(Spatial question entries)

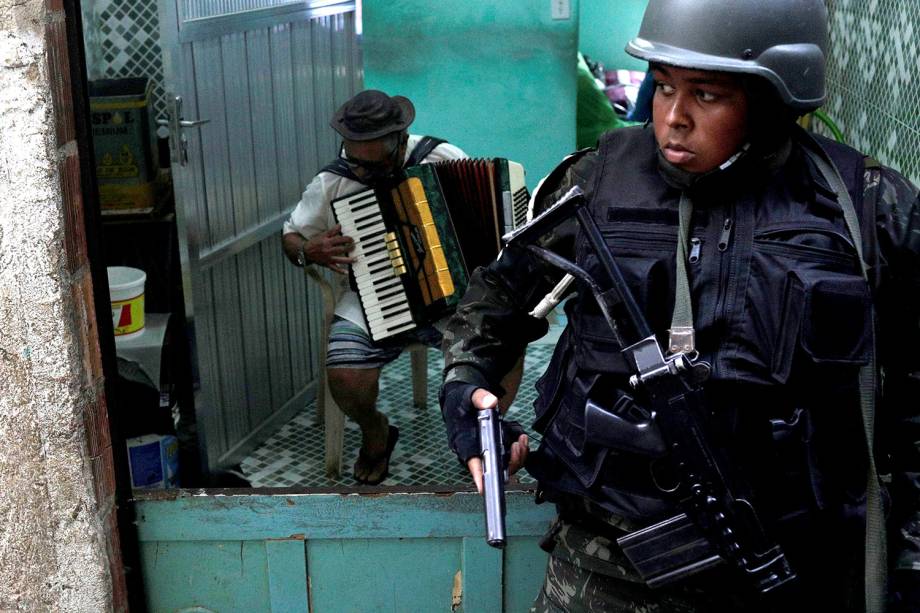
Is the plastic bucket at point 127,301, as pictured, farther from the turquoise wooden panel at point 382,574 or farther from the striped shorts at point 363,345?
the turquoise wooden panel at point 382,574

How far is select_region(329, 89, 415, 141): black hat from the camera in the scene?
3.86 metres

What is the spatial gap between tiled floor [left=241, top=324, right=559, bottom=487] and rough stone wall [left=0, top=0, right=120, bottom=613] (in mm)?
1224

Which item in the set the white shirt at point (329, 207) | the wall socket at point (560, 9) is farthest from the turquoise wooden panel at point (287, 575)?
the wall socket at point (560, 9)

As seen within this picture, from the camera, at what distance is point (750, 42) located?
170 cm

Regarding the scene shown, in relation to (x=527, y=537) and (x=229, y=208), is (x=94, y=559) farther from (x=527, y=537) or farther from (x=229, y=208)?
(x=229, y=208)

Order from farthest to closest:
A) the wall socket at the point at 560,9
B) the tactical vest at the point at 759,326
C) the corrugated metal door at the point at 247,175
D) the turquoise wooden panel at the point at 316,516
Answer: the wall socket at the point at 560,9 < the corrugated metal door at the point at 247,175 < the turquoise wooden panel at the point at 316,516 < the tactical vest at the point at 759,326

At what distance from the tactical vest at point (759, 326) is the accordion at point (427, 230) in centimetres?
202

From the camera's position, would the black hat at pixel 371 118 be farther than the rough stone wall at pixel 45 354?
Yes

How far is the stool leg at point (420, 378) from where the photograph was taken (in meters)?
4.50

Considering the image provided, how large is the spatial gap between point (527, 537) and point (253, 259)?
196cm

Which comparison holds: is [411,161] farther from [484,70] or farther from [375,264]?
[484,70]

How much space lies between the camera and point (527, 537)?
2.64 m

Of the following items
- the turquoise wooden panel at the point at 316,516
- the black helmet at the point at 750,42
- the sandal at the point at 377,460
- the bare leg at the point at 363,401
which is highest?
the black helmet at the point at 750,42

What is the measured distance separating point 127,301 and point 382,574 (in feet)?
5.17
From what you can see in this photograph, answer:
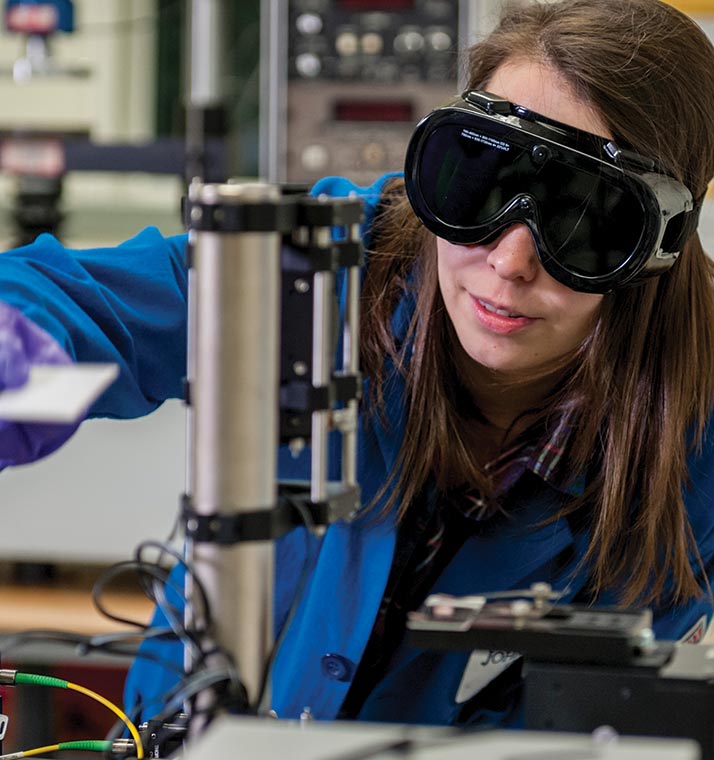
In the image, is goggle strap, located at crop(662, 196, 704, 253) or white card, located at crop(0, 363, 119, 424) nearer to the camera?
→ white card, located at crop(0, 363, 119, 424)

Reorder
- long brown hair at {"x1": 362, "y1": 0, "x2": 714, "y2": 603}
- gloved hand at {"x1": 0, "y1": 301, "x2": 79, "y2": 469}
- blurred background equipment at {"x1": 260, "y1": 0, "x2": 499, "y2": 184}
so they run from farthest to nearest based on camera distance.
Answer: blurred background equipment at {"x1": 260, "y1": 0, "x2": 499, "y2": 184} < long brown hair at {"x1": 362, "y1": 0, "x2": 714, "y2": 603} < gloved hand at {"x1": 0, "y1": 301, "x2": 79, "y2": 469}

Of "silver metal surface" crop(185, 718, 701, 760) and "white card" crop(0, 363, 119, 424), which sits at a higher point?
"white card" crop(0, 363, 119, 424)

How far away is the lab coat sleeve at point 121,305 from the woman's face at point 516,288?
0.28m

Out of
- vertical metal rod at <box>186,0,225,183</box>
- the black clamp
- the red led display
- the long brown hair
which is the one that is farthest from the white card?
the red led display

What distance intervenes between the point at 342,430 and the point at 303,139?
238 centimetres

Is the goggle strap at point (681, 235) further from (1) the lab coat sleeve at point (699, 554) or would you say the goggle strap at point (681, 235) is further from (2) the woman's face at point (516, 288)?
(1) the lab coat sleeve at point (699, 554)

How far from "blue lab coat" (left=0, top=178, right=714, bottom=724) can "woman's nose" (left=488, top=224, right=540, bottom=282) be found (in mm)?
220

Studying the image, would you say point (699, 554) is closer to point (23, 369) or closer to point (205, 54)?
point (23, 369)

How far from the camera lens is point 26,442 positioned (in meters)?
0.97

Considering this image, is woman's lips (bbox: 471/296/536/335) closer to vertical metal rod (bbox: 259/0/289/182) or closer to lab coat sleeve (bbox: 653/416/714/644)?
lab coat sleeve (bbox: 653/416/714/644)

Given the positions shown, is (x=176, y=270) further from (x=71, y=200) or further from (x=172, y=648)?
(x=71, y=200)

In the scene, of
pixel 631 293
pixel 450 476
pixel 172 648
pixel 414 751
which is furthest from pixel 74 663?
pixel 414 751

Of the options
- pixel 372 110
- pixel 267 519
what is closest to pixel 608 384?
pixel 267 519

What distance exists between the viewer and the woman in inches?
46.1
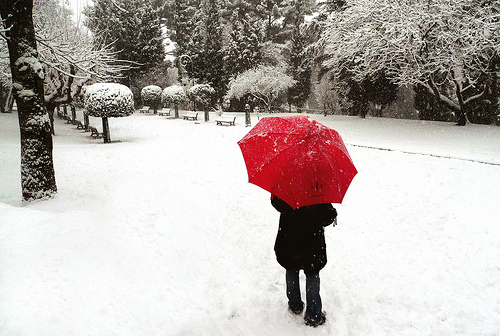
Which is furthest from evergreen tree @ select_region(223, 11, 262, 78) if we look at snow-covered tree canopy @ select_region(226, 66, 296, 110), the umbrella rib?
the umbrella rib

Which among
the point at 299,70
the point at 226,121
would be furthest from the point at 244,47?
the point at 226,121

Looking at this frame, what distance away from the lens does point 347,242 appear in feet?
18.5

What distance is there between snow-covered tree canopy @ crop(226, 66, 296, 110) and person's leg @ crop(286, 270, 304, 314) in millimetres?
28066

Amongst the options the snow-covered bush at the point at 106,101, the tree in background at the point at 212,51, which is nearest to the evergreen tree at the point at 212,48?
the tree in background at the point at 212,51

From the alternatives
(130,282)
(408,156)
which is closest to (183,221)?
(130,282)

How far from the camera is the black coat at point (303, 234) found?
10.1 feet

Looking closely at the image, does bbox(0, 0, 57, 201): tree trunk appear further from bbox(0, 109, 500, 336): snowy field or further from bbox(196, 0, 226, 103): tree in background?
bbox(196, 0, 226, 103): tree in background

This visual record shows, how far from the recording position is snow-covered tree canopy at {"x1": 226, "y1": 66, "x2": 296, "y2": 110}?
30.8 metres

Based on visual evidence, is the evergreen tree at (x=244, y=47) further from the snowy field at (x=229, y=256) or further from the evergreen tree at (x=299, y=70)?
the snowy field at (x=229, y=256)

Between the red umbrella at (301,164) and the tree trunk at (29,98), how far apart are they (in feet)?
16.6

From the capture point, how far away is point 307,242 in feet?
10.5

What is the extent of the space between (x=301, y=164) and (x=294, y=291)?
1694 mm

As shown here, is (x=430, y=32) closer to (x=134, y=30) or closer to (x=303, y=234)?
(x=303, y=234)

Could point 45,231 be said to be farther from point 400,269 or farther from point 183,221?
point 400,269
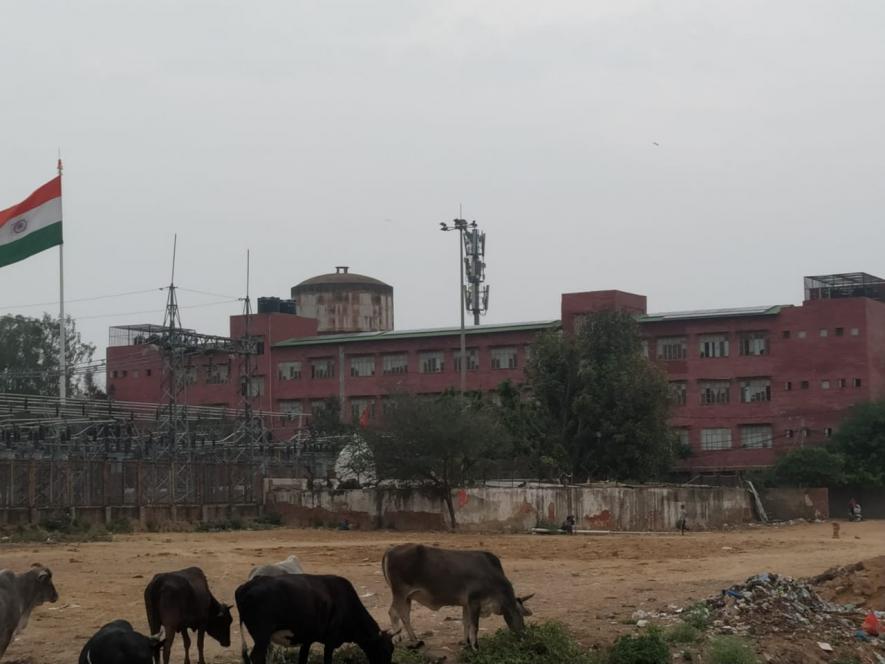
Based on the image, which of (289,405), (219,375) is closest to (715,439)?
(289,405)

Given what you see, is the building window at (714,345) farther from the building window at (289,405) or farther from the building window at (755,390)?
the building window at (289,405)

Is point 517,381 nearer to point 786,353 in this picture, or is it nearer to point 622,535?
point 786,353

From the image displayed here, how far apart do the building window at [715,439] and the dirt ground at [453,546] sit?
25.6 metres

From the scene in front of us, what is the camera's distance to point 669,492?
53.7 meters

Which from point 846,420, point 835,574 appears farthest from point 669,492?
point 835,574

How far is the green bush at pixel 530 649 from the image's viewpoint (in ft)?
56.7

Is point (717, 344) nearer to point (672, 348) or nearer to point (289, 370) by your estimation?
point (672, 348)

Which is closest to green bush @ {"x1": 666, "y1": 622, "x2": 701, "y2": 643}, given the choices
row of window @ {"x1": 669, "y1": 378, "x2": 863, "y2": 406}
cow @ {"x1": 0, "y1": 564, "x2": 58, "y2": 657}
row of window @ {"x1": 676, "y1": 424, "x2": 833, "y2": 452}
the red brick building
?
cow @ {"x1": 0, "y1": 564, "x2": 58, "y2": 657}

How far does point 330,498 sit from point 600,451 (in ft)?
62.9

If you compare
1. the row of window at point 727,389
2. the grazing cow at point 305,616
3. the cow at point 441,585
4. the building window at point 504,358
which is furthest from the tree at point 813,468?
the grazing cow at point 305,616

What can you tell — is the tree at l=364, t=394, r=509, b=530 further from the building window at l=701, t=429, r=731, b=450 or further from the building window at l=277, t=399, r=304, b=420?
the building window at l=277, t=399, r=304, b=420

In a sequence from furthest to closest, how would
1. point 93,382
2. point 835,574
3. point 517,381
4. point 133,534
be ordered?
point 93,382
point 517,381
point 133,534
point 835,574

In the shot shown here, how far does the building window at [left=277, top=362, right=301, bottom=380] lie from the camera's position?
94375 millimetres

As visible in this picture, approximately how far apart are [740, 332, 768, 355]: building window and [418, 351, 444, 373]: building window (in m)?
22.0
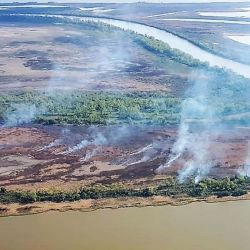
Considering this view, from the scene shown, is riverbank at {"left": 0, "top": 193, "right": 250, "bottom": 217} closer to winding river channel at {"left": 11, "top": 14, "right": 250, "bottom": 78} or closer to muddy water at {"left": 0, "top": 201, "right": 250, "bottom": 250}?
muddy water at {"left": 0, "top": 201, "right": 250, "bottom": 250}

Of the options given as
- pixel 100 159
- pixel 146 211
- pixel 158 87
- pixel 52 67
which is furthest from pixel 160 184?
pixel 52 67

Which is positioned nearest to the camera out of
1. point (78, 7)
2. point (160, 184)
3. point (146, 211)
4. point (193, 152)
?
point (146, 211)

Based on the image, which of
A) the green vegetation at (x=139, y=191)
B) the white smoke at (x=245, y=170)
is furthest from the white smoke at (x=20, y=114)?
the white smoke at (x=245, y=170)

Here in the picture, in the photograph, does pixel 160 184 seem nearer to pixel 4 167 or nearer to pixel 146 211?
pixel 146 211

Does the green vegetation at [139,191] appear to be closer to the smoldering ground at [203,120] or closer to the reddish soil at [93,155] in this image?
the smoldering ground at [203,120]

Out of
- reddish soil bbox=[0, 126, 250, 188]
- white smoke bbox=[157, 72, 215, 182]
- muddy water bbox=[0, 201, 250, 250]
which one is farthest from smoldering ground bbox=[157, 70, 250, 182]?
muddy water bbox=[0, 201, 250, 250]

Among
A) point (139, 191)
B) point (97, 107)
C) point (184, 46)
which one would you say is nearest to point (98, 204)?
A: point (139, 191)
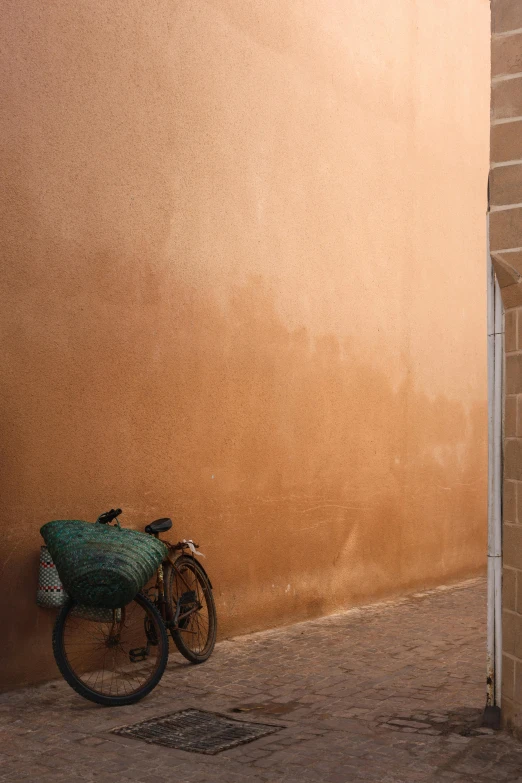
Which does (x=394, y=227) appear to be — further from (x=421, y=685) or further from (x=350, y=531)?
(x=421, y=685)

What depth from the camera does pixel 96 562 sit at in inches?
233

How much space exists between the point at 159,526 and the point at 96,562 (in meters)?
1.19

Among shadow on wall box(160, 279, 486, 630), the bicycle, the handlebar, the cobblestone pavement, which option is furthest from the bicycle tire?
the handlebar

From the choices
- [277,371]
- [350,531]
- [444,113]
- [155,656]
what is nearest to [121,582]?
[155,656]

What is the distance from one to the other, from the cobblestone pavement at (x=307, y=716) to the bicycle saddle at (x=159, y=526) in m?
0.94

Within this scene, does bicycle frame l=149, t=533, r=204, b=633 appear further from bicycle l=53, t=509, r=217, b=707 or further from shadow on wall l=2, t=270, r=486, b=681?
shadow on wall l=2, t=270, r=486, b=681

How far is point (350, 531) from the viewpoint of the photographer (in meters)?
9.45

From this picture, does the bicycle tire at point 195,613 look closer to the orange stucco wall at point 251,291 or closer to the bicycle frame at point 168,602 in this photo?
the bicycle frame at point 168,602

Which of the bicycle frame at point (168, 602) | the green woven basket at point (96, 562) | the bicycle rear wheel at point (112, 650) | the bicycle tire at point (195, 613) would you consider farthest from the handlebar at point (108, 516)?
the bicycle tire at point (195, 613)

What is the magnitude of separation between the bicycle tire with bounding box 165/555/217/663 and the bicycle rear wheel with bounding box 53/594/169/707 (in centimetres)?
25

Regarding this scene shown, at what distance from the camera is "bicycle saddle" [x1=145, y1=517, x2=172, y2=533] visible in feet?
23.1

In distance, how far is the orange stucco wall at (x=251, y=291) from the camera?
6.56 meters

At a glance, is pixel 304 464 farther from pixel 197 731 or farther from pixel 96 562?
pixel 197 731

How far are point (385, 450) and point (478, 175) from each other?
3.77 m
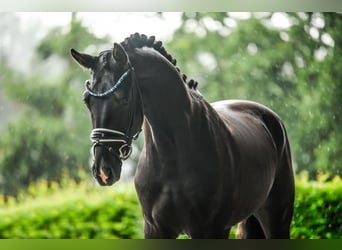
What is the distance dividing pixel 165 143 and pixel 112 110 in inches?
13.5

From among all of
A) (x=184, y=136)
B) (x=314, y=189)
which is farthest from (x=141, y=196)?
(x=314, y=189)

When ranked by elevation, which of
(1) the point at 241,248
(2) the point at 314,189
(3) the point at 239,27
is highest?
(3) the point at 239,27

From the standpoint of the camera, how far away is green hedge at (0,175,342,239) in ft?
12.6

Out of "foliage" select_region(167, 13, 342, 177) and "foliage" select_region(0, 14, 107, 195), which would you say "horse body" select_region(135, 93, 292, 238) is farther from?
"foliage" select_region(0, 14, 107, 195)

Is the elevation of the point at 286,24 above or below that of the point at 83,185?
above

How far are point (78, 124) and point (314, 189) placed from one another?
1714 mm

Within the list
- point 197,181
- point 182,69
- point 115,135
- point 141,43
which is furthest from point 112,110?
point 182,69

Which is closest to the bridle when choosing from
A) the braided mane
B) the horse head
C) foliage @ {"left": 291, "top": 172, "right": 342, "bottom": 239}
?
the horse head

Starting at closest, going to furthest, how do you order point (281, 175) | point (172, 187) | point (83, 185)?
1. point (172, 187)
2. point (281, 175)
3. point (83, 185)

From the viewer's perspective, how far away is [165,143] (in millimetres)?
2961

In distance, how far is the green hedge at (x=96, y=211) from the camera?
3.84 meters

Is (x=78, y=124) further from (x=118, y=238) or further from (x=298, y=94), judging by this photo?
(x=298, y=94)

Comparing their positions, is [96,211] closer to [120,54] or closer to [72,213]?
[72,213]

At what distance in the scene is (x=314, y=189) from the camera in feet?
12.8
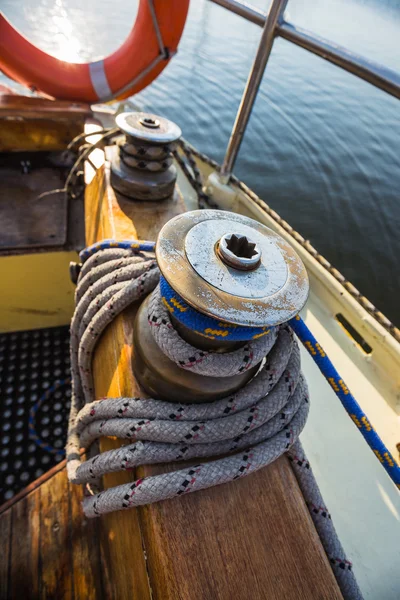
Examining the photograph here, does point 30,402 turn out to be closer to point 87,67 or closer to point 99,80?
point 99,80

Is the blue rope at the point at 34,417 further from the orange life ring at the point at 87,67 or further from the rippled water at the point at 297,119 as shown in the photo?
the rippled water at the point at 297,119

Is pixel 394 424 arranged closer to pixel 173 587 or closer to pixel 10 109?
pixel 173 587

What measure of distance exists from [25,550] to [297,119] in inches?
357

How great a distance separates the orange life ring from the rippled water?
339 centimetres

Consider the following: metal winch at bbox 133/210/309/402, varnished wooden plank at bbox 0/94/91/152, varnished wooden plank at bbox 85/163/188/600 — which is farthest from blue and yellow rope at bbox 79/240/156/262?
A: varnished wooden plank at bbox 0/94/91/152

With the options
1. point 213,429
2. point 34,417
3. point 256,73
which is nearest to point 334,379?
point 213,429

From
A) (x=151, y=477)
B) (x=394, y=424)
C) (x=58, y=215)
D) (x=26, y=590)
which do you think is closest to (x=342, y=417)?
(x=394, y=424)

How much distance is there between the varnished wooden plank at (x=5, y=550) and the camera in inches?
50.3

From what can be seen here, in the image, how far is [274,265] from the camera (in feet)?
2.34

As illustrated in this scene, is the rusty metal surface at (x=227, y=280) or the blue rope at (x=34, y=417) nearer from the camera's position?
the rusty metal surface at (x=227, y=280)

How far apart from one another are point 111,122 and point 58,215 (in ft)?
2.97

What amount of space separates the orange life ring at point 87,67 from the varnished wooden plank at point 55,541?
256 centimetres

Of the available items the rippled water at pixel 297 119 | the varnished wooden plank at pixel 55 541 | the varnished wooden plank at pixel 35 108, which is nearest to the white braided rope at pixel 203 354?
the varnished wooden plank at pixel 55 541

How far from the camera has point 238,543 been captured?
73 centimetres
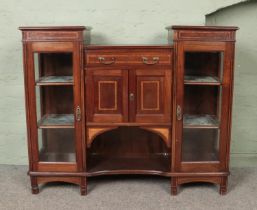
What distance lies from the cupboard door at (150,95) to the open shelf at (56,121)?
49cm

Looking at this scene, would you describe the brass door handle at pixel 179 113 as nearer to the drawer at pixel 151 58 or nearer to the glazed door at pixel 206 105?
the glazed door at pixel 206 105

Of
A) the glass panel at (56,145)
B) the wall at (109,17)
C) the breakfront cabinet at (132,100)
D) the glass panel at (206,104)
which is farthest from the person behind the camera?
the wall at (109,17)

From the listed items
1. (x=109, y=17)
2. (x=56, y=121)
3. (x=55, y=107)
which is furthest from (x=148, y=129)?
(x=109, y=17)

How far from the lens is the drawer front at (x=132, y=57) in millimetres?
2629

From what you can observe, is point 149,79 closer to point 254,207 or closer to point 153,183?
point 153,183

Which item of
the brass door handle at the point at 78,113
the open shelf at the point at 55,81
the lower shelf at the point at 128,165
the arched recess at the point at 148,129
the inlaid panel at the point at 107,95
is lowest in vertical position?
the lower shelf at the point at 128,165

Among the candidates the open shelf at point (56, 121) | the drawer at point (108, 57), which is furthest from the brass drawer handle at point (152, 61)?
the open shelf at point (56, 121)

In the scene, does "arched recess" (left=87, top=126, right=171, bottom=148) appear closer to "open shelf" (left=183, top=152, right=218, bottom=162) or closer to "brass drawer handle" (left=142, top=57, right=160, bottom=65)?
"open shelf" (left=183, top=152, right=218, bottom=162)

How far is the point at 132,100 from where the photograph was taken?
269 centimetres

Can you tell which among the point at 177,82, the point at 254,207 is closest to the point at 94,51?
the point at 177,82

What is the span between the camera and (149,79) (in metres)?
2.66

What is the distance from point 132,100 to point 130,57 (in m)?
0.31

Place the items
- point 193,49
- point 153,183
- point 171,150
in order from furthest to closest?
point 153,183 < point 171,150 < point 193,49

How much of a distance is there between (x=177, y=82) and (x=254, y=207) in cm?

**WRITTEN EXERCISE**
Can you put the lines above into a numbered list, starting from the first line and running through the line holding "3.86 metres", inclusive, with blank lines and pictures left out?

**CORRECT RESULT**
1. Is the plastic bucket at point 127,301, as pictured, farther from the turquoise wooden panel at point 382,574 or farther from the striped shorts at point 363,345?
2. the turquoise wooden panel at point 382,574
3. How far is select_region(329, 89, 415, 141): black hat from the camera in the scene?
4. 3.86 metres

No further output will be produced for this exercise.